West Bengal History
Bengal was ruled by the Buddhist Pala dynasty from 750 to 1161. The Palas were eclipsed by the Hindu Sena dynasty, who ruled Bengal from 1095 to 1260. Bengal came under Islamic rule starting in the 13th century, and developed into a wealthy centre of trade and industry under the Mughal Empire during the 16th century. European traders had arrived in the late 15th century and eventually the British East India Company controlled the region by the late 18th century, from which the British extended their rule over all of India.

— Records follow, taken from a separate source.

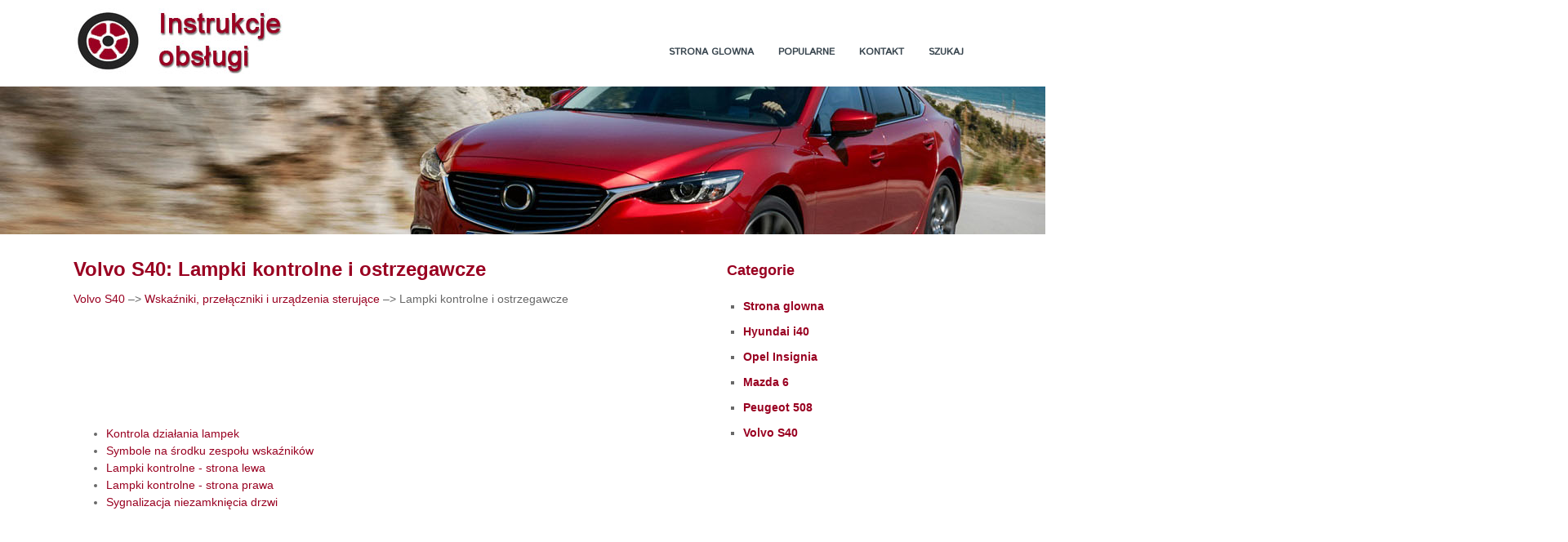

--- FILE ---
content_type: text/html; charset=UTF-8
request_url: https://www.dinfopl.com/volvo_s40-4927/lampki_kontrolne_i_ostrzegawcze-4964.html
body_size: 2594
content:
<!DOCTYPE html>
<html lang="pl">
<head>
<meta charset="UTF-8">
<title>Volvo S40: Lampki kontrolne i ostrzegawcze - Wskaźniki, przełączniki i
urządzenia sterujące</title>
<link href="css/pld.css" rel="stylesheet" type="text/css" media="all" />
<meta name="viewport" content="width=device-width, initial-scale=1.0">
<link rel="stylesheet" href="https://fonts.googleapis.com/css?family=Roboto:400,300,500,700" type="text/css">
<link href="media-queries.css" rel="stylesheet" type="text/css" media="all" />
<link rel="shortcut icon" href="favicon.ico" type="image/x-icon">

<script data-ad-client="ca-pub-6298024198496567" async src="https://pagead2.googlesyndication.com/pagead/js/adsbygoogle.js"></script>

</head>
<body>
<header id="header">
<div class="container">

<div class="logos">
<a href="/"><img src="images/logo.jpg"></a>

</div>
<div class="menus">

<ul>
	<li><a href="/">Strona glowna</a></li>
	<li><a href="/top.html">Popularne</a></li>
	<li><a href="/contacts.html">Kontakt</a></li>
	<li><a href="/search.php">Szukaj</a></li>
</ul>

</div>
<div class="clear"></div>


</div>

</header>
<div class="pcimg"><img src="images/hot.jpg"></div>

<div class="container">
<div class="col1">
<h1>Volvo S40: Lampki kontrolne i ostrzegawcze</h1>
<div class="colsubt"><div><a href="/volvo_s40-4927.html">Volvo S40</a> &ndash;> <a href="/volvo_s40-4927/wska_niki_prze_czniki_i_urz_dzenia_steruj_ce-4959.html">Wskaźniki, przełączniki i
urządzenia sterujące</a> &ndash;>  Lampki kontrolne i ostrzegawcze</div></div>
<div style="padding:5px 0;"><script async src="https://pagead2.googlesyndication.com/pagead/js/adsbygoogle.js"></script>
<!-- dinfopl.com top adaptiv 120 -->
<ins class="adsbygoogle"
     style="display:block; height:120px;"
     data-ad-client="ca-pub-6298024198496567"
     data-ad-slot="6440758106"></ins>
<script>
     (adsbygoogle = window.adsbygoogle || []).push({});
</script></div>
<p><ul><li><a href="/volvo_s40-4927/kontrola_dzia_ania_lampek-4965.html">Kontrola działania lampek</a></li><li><a href="/volvo_s40-4927/symbole_na_rodku_zespo_u_wska_nik_w-4966.html">Symbole na środku zespołu wskaźników</a></li><li><a href="/volvo_s40-4927/lampki_kontrolne_strona_lewa-4967.html">Lampki kontrolne - strona lewa</a></li><li><a href="/volvo_s40-4927/lampki_kontrolne_strona_prawa-4968.html">Lampki kontrolne - strona prawa</a></li><li><a href="/volvo_s40-4927/sygnalizacja_niezamkni_cia_drzwi-4969.html">Sygnalizacja niezamknięcia drzwi</a></li></ul></table></ul><div style="clear:both"></div><div style="margin-bottom:5px;" align="center"><script async src="https://pagead2.googlesyndication.com/pagead/js/adsbygoogle.js"></script>
<!-- dinfopl.com bot adaptiv -->
<ins class="adsbygoogle"
     style="display:block"
     data-ad-client="ca-pub-6298024198496567"
     data-ad-slot="6057614728"
     data-ad-format="auto"
     data-full-width-responsive="true"></ins>
<script>
     (adsbygoogle = window.adsbygoogle || []).push({});
</script></div><div style="border:1px solid #ccc; padding:5px;">
<div style="float:left; width: 47%; margin:1%; ">
<p><a href="/volvo_s40-4927/zesp_wska_nik_w-4963.html" style="text-decoration:none"><img src="images/prev.png" style="float:left; margin-right:10px;">Zespół wskaźników</a></p>
   


	Prędkościomierz.
	Lampka kontrolna lewego kierunkowskazu.
	Symbol ostrzegawczy.
	Wyświetlacz informacyjny - Na wyświetlaczu
	tym ukazują się informacje i komunikat ...
   </p></div>
<div style="float:right; width: 47%; margin:1%; ">
<p><a href="/volvo_s40-4927/kontrola_dzia_ania_lampek-4965.html" style="text-decoration:none"><img src="images/next.png" style="float:right; margin-left:10px;">Kontrola działania lampek</a></p>
   Po obróceniu kluczyka z pilotem zdalnego sterowania
do położenia II przed uruchomieniem
silnika wszystkie lampki1 powinny się zaświecić.

W ten sposób dokonywana jest ko ...
   </p></div>
<div style="clear:both"></div></div><div style="margin-top:0px;">
   <h5 style="margin:5px 0">Zobacz tez:</h5><p><a href="/mazda_6-2866/zasady_obs_ugi_odtwarzacza_dvd_-3201.html"><span>Zasady obsługi odtwarzacza DVD*</span></a><br>
   Zjawisko kondensacji
Natychmiast po włączeniu ogrzewania,
gdy temperatura wewnątrz samochodu jest
niska, płyta DVD lub elementy optyczne
odtwarzacza DVD mogą ulec zaparowaniu.

W takim przypadku płyta DVD zostanie
wysunięta z odtwarzacza zaraz po jej
włożeniu. Aby tego uniknąć, na ...
   </p><p><a href="/mazda_6-2866/funkcja_automatycznego_blokowania_odblokowywania-2942.html"><span>Funkcja automatycznego
blokowania/odblokowywania</span></a><br>
   
	
		OSTRZEŻENIE
		Nie ciągnij za wewnętrzną klamkę
		w drzwiach przednich:
		Pociągnięcie za klamkę wewnętrzną
		w drzwiach przednich podczas jazdy
		jest niebezpieczne. Pasażerowie
		mogą wypaść z samochodu, jeśli
		drzwi zostaną przypadkowo otwarte,
		a to może doprowad ...
   </p></div>
<script>
// <!--
document.write('<iframe src="counter.php?id=4964" width=0 height=0 marginwidth=0 marginheight=0 scrolling=no frameborder=0></iframe>');
// -->

</script>
</p>
</div>
<div class="col2">
<h3>Categorie</h3>
<ul>
<li><a href="/">Strona glowna</a></li>
<li><a href="/hyundai_i40-1237.html">Hyundai i40</a></li>
<li><a href="/opel_insignia-1719.html">Opel Insignia</a></li>
<li><a href="/mazda_6-2866.html">Mazda 6</a>
<li><a href="/peugeot_508-3368.html">Peugeot 508</a>
<li><a href="/volvo_s40-4927.html">Volvo S40</a></li>

</ul>
<div style="padding:5px 0;"><script async src="https://pagead2.googlesyndication.com/pagead/js/adsbygoogle.js"></script>
<!-- dinfopl.com side 300x250 -->
<ins class="adsbygoogle"
     style="display:inline-block;width:300px;height:250px"
     data-ad-client="ca-pub-6298024198496567"
     data-ad-slot="5866043035"></ins>
<script>
     (adsbygoogle = window.adsbygoogle || []).push({});
</script></div>
<!--LiveInternet counter--><a href="https://www.liveinternet.ru/click"
target="_blank"><img id="licnt96FA" width="88" height="31" style="border:0"
title=""
src="[data-uri]"
alt=""/></a><script>(function(d,s){d.getElementById("licnt96FA").src=
"https://counter.yadro.ru/hit?t11.1;r"+escape(d.referrer)+
((typeof(s)=="undefined")?"":";s"+s.width+"*"+s.height+"*"+
(s.colorDepth?s.colorDepth:s.pixelDepth))+";u"+escape(d.URL)+
";h"+escape(d.title.substring(0,150))+";"+Math.random()})
(document,screen)</script><!--/LiveInternet-->
</div>
<div class="clear"></div>
</div>

<footer id="footer"><div class="container">Wszelkie prawa zastrzezone. www.dinfopl.com - 2026 - 0.0564</div></footer>


</body>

When Indian independence was achieved in 1947, Bengal was partitioned into predominantly Hindu West Bengal and predominantly Muslim East Bengal. On 2 October 1955, Chandannagar, a former enclave of French India which had passed into Indian control after 1950, was integrated into West Bengal state. Certain portions of Bihar state were also merged with West Bengal.
West Bengal Districts
There are 19 districts in West Bengal, namely:
Bankura, Bardhaman, Birbhum, Cooch Bihar, Darjeeling, East Midnapore, Hooghly, Howrah, Jalpaiguri, Kolkata,
Malda, Murshidabad, Nadia, North 24 Parganas, North Dinajpur, Purulia, South 24 Parganas, South Dinajpur, West Midnapore
West Bengal Geography
With a total area of 88,853 km˛, West Bengal is on the eastern bottle-neck of India, stretching from the Himalayas in the North to the Bay of Bengal in the south. The Darjeeling Himalayan hill region to the northern extreme of the state belongs to the eastern Himalaya. This region contains Sandakfu (3,630 m)—the highest peak of the state. After a brief Terai region starts the plains. The plains continues into the Ganges delta towards the south. The rarh region intervenes between the Ganges delta in the east and western plateau and high lands in the western region of the southern part of the state. A small coastal region is on the extreme south, while Sundarbans form the most remarkable geographical landmark of the Ganges delta.
West Bengal Economy
Agriculture is the chief occupation of the people of the state. Rice is the principal food crop of West Bengal with maize, pulses, oil seeds, wheat, barley, potatoes and vegetables being others. Jute is the main cash crop of this region, tea being the second. Darjeeling tea is famous for its high quality. Tobacco and sugarcane are also grown in the state. The industries in the state are localised in Kolkata region and the mineral-rich western highlands. Durgapur Asansol colliery belt has some major steel plants. The state is also major producer of tea and jute products. Manufacturing industris like engineering products, electronics, electrical equipment, cables, steel, leather, textiles, jewellery, frigates, automobiles, railway coaches, wagons etc. also play important role. West Bengal's gross state domestic product (also called State Domestic Product, or SDP) for 2004 is estimated at $57 billion in current prices. The state of West Bengal has promoted foreign direct investment, which has mostly come in the software and electronics field. Kolkata is also becoming a major hub for the IT (Information Technology) industry. Owing to the recent boom in the economy of Kolkata and also the state as a whole, West Bengal is now the third fastest growing economy in the country. West Bengal has the fourth largest economy (2003-2004) in India. In terms of per capita income it ranks twelfth (2003-2004).